Currently worldwide prostate cancer screening is still dependant on the PSA blood test and the Digital rectal exam.
(1) The PSA blood test remains the state-of-the-art screening method for prostate cancer. PSA stands for Prostate-Specific Antigen. It is a substance naturally occurring in the male semen but can also occur in small amounts in the blood. A normal PSA blood level is about 4 nanograms per milliliter (ng/mL). Elevated levels of PSA in the blood can indicate an increase in the number of cancerous cells. However, it may not, hence the reason the PSA test remains controversial.
(2) The Digital rectal exam or DRE is performed by inserting a lubricated gloved finger into the rectum of the patient to feel for bumps and other abnormalities that might be indicative of cancer. This is possible because the prostate gland is just right in front of the rectum. However, some patients may consider a rectal exam uncomfortable and invasive. It is also less sensitive than PSA.
Unfortunately making an initial accurate diagnosis of prostate cancer is not easy due to the nature of the disease and the limitations of current screening methods.
(1) The ACS states that neither the PSA test nor the DRE is 100% accurate. Abnormal results of these tests don't always mean that cancer is present, and normal results don't always mean that there is no cancer. In fact, some experts contend that prostate cancer is overdiagnosed because of the unreliability of the PSA test. According to the ACS "uncertain or false test results could cause confusion and anxiety. Some men might have a prostate biopsy (which carries its own small risks, along with discomfort) when cancer is not present, while others might get a false sense of security from normal test results when cancer is actually present".
(2) Furthermore to confound things, several factors and conditions can affect the PSA levels in the blood and create confusion in the diagnosis. These are, according to ACS:
Benign prostatic hyperplasia (BPH), a non-cancerous enlargement of the prostate that occurs with age can increase PSA levels.
Age: PSA levels will also normally go up slowly as you get older, even if you have no prostate abnormality.
Prostatitis, an infection or inflammation of the prostate gland can elevate PSA levels.
Ejaculation can cause the PSA to go up for a short time, and then go down again. Medications: Certain medicines or herbal mixtures can interfere with PSA measurements.
Obesity: Obese men tend to have lower PSA levels.
(3) In early 2009, two large-scale studies on the risks and benefits of PSA testing were published in the New England Journal of Medicine.

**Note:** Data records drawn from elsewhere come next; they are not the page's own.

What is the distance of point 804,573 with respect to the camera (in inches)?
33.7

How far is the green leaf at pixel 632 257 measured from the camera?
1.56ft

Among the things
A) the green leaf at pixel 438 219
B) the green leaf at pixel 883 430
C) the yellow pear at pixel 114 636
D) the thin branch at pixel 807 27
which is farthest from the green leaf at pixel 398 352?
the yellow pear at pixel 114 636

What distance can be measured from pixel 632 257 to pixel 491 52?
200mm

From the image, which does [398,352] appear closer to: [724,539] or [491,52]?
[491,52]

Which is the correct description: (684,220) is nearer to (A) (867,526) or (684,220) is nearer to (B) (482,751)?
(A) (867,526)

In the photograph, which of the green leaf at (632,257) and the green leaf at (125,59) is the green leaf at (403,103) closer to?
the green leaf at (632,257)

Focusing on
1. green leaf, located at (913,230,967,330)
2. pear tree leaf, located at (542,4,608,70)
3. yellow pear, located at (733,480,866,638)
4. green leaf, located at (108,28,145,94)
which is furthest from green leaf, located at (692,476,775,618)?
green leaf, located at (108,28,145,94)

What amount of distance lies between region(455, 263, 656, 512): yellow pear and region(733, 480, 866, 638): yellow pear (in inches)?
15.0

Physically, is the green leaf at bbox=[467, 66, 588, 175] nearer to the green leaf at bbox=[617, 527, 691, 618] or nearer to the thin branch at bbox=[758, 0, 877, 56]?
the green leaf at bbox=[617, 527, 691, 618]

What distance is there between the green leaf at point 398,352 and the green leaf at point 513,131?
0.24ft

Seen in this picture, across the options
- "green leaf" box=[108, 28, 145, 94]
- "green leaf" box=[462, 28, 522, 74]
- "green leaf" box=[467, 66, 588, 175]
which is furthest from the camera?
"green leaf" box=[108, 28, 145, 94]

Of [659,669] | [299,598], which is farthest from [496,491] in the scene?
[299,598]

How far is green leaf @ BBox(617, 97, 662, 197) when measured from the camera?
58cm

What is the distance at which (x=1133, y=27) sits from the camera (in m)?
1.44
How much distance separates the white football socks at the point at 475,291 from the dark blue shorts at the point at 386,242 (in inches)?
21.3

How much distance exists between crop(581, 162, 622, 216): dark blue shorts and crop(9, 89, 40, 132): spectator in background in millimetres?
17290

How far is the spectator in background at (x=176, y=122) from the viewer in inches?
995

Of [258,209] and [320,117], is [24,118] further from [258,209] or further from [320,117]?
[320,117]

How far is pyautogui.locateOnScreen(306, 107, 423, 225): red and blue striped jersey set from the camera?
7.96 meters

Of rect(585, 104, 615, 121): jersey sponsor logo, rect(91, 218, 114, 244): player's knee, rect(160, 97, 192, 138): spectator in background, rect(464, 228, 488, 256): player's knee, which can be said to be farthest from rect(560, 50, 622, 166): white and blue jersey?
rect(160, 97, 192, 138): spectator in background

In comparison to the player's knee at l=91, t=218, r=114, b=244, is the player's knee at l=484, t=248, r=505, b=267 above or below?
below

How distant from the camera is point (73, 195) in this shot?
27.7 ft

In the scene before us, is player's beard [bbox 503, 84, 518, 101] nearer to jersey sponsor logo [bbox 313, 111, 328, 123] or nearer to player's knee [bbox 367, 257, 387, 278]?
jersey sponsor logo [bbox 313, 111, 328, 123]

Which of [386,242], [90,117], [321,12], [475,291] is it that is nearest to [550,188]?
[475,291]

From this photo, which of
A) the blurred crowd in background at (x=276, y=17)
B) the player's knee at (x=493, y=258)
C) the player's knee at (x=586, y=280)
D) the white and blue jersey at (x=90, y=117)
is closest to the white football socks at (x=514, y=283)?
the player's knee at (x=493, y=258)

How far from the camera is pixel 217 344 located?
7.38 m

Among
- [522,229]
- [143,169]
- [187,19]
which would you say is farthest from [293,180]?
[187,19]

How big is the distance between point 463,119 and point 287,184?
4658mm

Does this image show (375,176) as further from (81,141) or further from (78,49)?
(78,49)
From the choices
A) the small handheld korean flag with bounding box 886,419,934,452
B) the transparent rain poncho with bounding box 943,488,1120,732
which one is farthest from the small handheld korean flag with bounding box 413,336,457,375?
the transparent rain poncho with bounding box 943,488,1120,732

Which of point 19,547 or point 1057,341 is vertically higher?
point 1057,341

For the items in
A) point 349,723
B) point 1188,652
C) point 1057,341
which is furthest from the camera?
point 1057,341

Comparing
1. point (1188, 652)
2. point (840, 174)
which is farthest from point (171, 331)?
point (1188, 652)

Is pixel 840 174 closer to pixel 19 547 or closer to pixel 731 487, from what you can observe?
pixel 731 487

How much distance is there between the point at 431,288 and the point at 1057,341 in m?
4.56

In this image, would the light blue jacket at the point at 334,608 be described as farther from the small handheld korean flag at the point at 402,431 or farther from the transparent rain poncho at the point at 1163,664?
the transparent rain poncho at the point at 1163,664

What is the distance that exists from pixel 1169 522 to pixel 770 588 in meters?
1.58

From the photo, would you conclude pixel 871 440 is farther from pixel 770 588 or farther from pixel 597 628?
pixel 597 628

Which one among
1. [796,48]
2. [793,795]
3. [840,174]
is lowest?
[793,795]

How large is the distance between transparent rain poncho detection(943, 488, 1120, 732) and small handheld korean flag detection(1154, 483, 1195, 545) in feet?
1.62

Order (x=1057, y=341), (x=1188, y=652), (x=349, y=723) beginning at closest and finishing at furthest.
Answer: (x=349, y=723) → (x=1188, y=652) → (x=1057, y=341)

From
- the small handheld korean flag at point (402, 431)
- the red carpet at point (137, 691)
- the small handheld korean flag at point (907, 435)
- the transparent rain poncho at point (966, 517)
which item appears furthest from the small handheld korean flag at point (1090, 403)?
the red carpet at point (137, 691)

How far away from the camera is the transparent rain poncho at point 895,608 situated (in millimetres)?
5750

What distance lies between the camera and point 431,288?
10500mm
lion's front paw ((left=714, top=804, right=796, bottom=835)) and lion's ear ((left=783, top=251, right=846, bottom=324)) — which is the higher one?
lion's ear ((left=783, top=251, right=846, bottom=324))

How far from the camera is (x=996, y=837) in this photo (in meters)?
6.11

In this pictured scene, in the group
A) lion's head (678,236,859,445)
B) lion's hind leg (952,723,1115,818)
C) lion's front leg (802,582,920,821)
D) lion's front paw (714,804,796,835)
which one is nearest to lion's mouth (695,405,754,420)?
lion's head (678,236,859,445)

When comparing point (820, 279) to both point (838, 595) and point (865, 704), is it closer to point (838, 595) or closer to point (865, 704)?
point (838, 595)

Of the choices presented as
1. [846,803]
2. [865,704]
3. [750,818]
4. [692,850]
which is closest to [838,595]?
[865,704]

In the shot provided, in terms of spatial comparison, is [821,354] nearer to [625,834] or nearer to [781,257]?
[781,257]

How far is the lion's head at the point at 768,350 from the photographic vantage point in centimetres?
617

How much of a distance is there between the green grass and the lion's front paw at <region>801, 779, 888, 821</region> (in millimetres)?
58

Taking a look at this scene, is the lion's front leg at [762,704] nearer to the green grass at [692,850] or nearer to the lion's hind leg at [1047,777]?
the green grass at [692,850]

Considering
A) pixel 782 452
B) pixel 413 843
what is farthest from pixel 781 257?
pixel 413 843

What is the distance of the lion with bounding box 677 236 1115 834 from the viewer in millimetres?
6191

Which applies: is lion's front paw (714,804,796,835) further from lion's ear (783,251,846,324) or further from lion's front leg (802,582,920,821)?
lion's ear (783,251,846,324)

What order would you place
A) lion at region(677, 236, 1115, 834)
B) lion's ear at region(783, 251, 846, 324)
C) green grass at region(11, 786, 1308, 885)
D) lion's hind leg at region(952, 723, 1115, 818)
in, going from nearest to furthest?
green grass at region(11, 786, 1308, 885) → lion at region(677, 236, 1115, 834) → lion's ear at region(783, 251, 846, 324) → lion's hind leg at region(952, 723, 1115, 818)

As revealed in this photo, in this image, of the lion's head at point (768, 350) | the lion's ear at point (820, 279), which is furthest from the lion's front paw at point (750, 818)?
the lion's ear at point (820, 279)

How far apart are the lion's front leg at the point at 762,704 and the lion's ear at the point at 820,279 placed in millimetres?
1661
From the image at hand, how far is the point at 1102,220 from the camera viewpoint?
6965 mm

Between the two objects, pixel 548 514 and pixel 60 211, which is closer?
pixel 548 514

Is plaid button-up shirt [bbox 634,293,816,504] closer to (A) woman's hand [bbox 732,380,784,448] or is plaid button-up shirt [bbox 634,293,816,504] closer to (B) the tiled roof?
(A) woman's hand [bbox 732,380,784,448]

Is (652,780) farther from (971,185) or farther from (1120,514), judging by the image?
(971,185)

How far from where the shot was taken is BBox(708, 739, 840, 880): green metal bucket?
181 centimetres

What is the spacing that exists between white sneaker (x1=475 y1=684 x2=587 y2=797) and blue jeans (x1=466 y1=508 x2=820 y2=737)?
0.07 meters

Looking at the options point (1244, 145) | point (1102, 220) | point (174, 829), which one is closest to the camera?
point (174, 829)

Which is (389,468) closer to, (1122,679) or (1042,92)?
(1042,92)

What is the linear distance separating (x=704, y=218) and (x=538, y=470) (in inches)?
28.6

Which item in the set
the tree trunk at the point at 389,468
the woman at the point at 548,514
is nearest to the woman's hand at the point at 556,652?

Unfortunately, instead of settling the PSA question once and for all, the two studies actually produced somewhat contradictory results.
In the American study on PSA, researchers followed up 76,693 men for 7 to 10 years who either had a PSA test or a DRE and compared mortalities due to prostate cancer. The study results showed that "the rate of death from prostate cancer was very low and did not differ significantly between the two study groups."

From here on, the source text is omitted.